§ TASK DETAILS
Among the entries below, how many lines contain the string "Zealand"? Only the number is wanted.
--- SUPPLIED DATA Enclosed Below ---
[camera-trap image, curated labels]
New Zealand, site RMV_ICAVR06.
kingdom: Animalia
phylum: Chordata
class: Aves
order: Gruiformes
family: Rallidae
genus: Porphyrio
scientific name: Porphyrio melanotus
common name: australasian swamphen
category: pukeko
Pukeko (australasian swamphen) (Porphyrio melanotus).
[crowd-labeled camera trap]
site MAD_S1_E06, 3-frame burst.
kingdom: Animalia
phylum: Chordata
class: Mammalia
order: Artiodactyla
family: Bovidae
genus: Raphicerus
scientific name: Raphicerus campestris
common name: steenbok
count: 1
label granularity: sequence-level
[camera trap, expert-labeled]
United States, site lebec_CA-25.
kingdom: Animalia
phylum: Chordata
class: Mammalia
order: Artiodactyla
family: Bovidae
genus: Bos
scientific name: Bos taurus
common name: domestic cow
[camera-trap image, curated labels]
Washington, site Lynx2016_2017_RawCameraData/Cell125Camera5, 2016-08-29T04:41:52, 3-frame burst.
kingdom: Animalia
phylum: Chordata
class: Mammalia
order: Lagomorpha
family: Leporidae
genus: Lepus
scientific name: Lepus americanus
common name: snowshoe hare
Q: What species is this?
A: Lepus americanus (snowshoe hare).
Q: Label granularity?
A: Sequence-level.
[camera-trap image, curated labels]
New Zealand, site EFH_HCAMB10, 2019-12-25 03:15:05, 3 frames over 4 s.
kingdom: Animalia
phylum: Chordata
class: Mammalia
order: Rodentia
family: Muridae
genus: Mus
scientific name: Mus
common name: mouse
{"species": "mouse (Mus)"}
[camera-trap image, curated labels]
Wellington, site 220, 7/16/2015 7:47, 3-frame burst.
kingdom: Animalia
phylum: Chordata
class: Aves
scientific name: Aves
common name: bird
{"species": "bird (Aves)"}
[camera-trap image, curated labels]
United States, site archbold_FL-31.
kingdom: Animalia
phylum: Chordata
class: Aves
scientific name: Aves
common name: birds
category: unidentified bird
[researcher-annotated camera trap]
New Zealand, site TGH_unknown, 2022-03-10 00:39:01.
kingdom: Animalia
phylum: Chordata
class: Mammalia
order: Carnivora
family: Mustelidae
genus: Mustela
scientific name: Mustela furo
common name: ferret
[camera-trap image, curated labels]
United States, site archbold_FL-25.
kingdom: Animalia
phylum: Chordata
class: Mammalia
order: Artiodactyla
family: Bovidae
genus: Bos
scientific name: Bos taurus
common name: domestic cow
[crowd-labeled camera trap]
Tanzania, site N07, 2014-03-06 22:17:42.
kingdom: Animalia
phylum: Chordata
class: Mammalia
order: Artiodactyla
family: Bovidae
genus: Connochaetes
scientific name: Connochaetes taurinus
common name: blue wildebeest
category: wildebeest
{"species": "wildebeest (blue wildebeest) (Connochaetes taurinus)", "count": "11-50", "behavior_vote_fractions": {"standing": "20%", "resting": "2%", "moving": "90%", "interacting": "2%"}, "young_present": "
--- End of Enclosed SUPPLIED DATA ---
§ SOLVED EXERCISE
3